───── TASK INPUTS ─────
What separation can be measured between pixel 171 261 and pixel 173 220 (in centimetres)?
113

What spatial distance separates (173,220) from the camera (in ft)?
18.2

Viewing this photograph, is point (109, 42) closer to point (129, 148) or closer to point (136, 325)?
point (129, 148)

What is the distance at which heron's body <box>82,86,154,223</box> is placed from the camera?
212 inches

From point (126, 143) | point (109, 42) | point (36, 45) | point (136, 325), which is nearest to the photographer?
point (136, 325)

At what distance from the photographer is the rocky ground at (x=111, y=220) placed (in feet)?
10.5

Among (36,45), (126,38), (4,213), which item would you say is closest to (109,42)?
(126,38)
─────
Can you write out all of the records above word for word, with nothing changed?

What separation can be measured between pixel 171 261 and pixel 173 220 (in centimetres)?
113

What spatial distance separates (173,220) from the camera (in ft)?
18.2

Viewing this photograph, is point (109, 42) closer to point (129, 148) or closer to point (136, 325)?
point (129, 148)

What is the distance at which heron's body <box>82,86,154,223</box> is placed from the camera?
212 inches

From point (126, 143) | point (109, 42) | point (36, 45) | point (136, 325), which is nearest to the photographer?
point (136, 325)

At what distance from the photographer is the rocky ground at (x=111, y=220) placed (in feet)?
10.5

Among (36,45), (126,38), (4,213), which item would you say is closest to (109,42)?
(126,38)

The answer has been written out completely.